Pasadena păs˝ədē´nə [key]
City (1990 pop. 131,591), Los Angeles co., S Calif., at the base of the San Gabriel Mts.; inc. 1866. The city is a research and technological center with manufactures that include plastics, paints, paper, machinery parts, electronic equipment and systems, medical supplies, and computers. Pasadena is the scene of the annual Tournament of Roses and of the postseason college football game held (Jan. 1) in the Rose Bowl (seating 100,000 spectators). The city is also the seat of the California Institute of Technology (with NASA's Jet Propulsion Laboratory) and Pacific Oaks College. It has a symphony orchestra; a community playhouse; the Huntington Library, Art Collections, and Botanical Gardens; the Norton Simon Museum; the Pacific Asia Museum; and several gardens noted for their rare flora. Mt. Wilson Observatory is nearby.
2 City (1990 pop. 119,363), Harris co., S Tex., on the Houston ship channel; inc. 1928. It is an industrial suburb of Houston located in a highly productive oil area. The city has oil refineries, chemical plants, and meat-processing establishments. Its factories produce oil field, fishing, and packaging equipment; concrete; and plastic products. NASA's Lyndon B. Johnson Manned Space Center is just south, on Clear Lake. The city was founded in 1895 on a site near the old San Jacinto battlefield (Apr., 1836) where Santa Anna was captured. The San Jacinto Monument (built 1936–39; 570 ft/174 m high) commemorates the event. Pasadena is the seat of Texas Chiropractic College. An annual livestock show and rodeo is held in the city.

+---+

_Work to be completed:_ Transcribe the part of the Pasadena entry that starts with "2 City (1990" and goes on through "in the city.".

Collected data entries

+---+

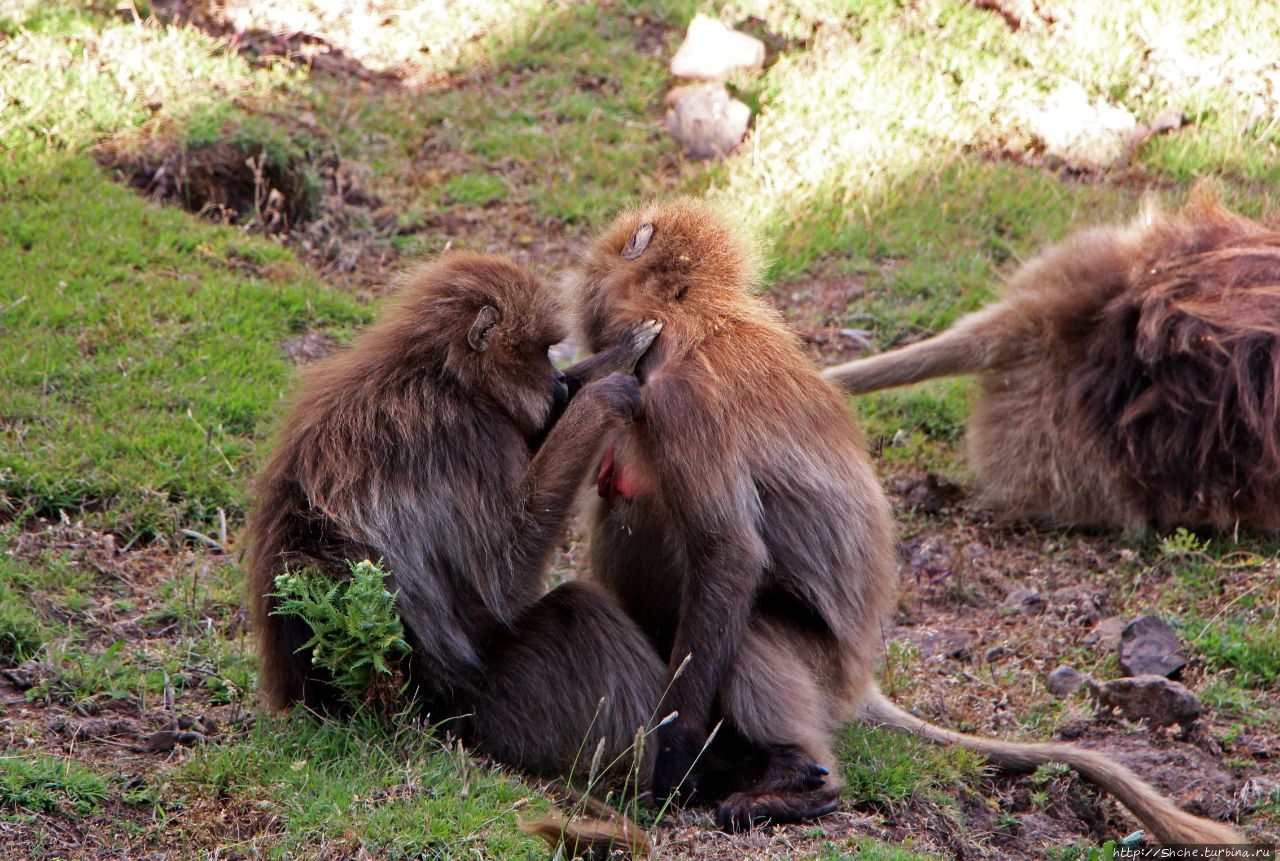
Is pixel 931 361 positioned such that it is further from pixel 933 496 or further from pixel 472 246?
pixel 472 246

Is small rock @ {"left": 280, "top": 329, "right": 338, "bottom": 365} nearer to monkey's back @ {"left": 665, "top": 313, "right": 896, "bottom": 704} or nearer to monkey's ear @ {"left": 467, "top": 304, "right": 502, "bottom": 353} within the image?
monkey's ear @ {"left": 467, "top": 304, "right": 502, "bottom": 353}

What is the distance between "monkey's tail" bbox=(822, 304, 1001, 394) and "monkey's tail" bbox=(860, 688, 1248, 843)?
2233 millimetres

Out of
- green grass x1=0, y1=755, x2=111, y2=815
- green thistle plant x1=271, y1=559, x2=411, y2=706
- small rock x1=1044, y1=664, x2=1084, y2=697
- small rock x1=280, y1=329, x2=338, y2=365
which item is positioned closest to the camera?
green grass x1=0, y1=755, x2=111, y2=815

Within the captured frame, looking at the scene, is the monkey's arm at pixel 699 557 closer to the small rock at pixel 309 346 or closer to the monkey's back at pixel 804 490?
the monkey's back at pixel 804 490

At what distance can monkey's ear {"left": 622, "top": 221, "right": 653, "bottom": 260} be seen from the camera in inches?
204

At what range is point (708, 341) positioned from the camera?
16.0 feet

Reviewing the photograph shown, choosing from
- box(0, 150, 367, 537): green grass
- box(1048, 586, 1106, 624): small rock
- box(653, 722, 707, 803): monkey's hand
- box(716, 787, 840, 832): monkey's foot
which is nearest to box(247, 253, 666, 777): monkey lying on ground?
box(653, 722, 707, 803): monkey's hand

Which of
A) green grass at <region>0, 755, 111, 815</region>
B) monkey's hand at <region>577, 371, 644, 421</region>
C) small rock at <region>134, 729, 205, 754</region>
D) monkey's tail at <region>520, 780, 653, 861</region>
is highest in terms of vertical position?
monkey's hand at <region>577, 371, 644, 421</region>

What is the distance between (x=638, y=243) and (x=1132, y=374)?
3120mm

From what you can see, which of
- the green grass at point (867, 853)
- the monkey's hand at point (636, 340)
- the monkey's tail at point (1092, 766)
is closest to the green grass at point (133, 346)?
the monkey's hand at point (636, 340)

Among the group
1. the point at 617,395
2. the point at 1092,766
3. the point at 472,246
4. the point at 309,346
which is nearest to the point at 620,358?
the point at 617,395

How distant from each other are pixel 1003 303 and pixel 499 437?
12.4 ft

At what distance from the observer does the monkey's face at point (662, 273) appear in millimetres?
5027

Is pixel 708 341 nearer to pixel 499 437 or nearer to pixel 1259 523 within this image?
pixel 499 437
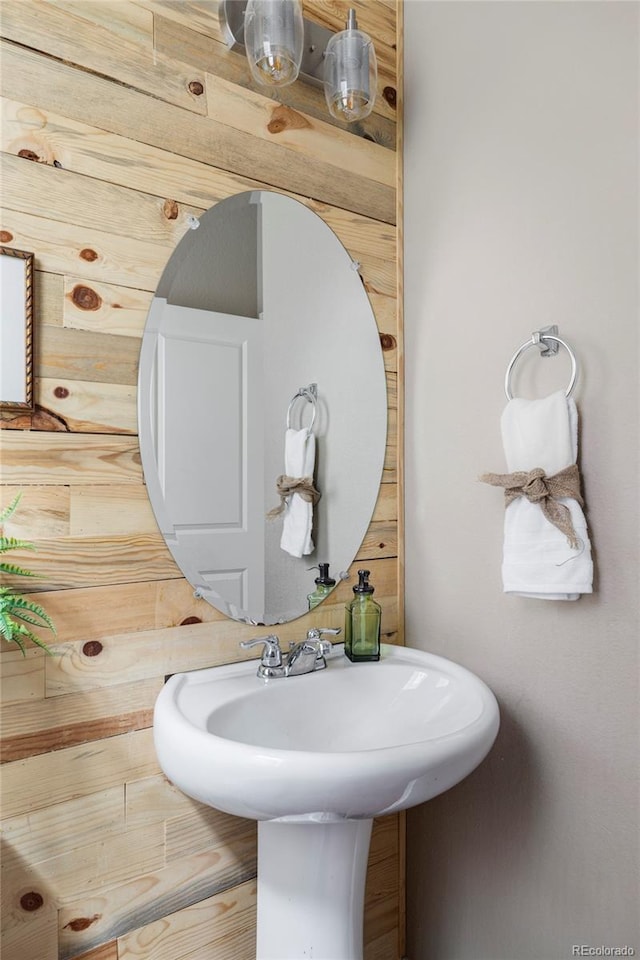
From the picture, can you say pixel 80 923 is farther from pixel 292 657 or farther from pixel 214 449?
pixel 214 449

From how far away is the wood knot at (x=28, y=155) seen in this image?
3.58 ft

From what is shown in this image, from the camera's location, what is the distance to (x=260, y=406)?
53.6 inches

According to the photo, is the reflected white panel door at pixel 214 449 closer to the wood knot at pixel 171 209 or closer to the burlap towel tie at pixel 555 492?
the wood knot at pixel 171 209

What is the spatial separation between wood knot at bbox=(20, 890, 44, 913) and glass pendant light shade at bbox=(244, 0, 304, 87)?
1494 mm

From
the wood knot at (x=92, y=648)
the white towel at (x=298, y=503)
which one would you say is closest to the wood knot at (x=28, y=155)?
the white towel at (x=298, y=503)

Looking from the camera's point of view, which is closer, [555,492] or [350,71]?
[555,492]

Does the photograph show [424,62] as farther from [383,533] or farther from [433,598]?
[433,598]

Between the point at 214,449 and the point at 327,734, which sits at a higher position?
the point at 214,449

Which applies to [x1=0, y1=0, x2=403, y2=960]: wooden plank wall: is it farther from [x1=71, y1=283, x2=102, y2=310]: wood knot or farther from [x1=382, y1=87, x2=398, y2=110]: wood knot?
[x1=382, y1=87, x2=398, y2=110]: wood knot

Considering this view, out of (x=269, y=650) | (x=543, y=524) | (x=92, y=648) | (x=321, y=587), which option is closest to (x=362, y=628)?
(x=321, y=587)

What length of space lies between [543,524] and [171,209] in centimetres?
91

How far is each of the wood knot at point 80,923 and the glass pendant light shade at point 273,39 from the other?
1545 millimetres

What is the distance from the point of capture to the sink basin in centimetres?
91

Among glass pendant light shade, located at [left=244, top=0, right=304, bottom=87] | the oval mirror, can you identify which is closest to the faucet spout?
the oval mirror
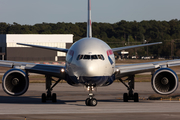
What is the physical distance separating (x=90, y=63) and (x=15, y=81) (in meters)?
5.96

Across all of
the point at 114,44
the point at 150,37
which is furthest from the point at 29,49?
the point at 150,37

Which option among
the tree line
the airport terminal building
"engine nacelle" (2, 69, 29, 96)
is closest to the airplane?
"engine nacelle" (2, 69, 29, 96)

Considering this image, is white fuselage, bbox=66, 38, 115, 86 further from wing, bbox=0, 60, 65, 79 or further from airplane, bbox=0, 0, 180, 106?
wing, bbox=0, 60, 65, 79

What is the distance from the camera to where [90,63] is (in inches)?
725

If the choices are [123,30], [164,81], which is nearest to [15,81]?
[164,81]

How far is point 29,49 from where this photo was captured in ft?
376

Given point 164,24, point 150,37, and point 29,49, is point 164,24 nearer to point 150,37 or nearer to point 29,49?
point 150,37

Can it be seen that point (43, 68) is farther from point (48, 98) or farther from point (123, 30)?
point (123, 30)

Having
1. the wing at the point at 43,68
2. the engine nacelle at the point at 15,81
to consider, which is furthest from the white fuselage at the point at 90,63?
the engine nacelle at the point at 15,81

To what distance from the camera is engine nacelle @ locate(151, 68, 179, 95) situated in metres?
21.3

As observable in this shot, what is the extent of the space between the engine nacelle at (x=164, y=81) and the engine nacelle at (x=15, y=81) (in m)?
7.94

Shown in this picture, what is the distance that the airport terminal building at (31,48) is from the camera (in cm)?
11119

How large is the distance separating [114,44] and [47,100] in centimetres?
13745

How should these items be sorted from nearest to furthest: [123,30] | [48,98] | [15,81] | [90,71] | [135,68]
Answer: [90,71] < [15,81] < [135,68] < [48,98] < [123,30]
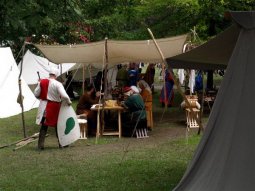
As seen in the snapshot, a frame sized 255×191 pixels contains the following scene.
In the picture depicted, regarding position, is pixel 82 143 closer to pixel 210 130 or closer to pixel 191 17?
pixel 210 130

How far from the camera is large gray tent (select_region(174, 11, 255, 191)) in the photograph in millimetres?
5605

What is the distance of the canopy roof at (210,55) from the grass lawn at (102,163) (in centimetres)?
173

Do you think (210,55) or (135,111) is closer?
(210,55)

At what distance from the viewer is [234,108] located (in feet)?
19.2

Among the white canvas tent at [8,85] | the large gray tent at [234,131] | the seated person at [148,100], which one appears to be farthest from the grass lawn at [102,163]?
the white canvas tent at [8,85]

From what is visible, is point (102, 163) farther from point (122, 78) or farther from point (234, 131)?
point (122, 78)

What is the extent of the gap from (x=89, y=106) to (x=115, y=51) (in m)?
1.82

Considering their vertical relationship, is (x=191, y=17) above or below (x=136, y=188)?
above

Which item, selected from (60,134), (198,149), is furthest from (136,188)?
(60,134)

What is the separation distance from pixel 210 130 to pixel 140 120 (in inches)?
235

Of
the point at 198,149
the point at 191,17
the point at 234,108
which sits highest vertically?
the point at 191,17

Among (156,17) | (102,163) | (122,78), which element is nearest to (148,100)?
(102,163)

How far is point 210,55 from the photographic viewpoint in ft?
24.4

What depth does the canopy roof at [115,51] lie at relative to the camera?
1132 centimetres
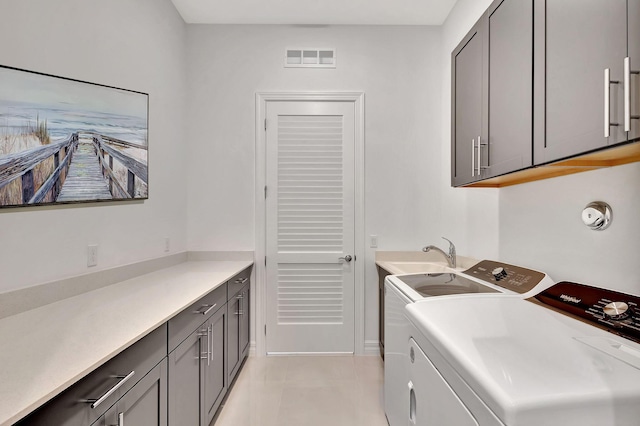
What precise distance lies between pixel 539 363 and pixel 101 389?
1.21 meters

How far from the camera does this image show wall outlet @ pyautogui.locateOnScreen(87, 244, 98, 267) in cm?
183

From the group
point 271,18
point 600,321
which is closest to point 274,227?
point 271,18

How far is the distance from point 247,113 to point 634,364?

+---+

_Answer:_
2 City (1990 pop. 119,363), Harris co., S Tex., on the Houston ship channel; inc. 1928. It is an industrial suburb of Houston located in a highly productive oil area. The city has oil refineries, chemical plants, and meat-processing establishments. Its factories produce oil field, fishing, and packaging equipment; concrete; and plastic products. NASA's Lyndon B. Johnson Manned Space Center is just south, on Clear Lake. The city was founded in 1895 on a site near the old San Jacinto battlefield (Apr., 1836) where Santa Anna was captured. The San Jacinto Monument (built 1936–39; 570 ft/174 m high) commemorates the event. Pasadena is the seat of Texas Chiropractic College. An annual livestock show and rodeo is held in the city.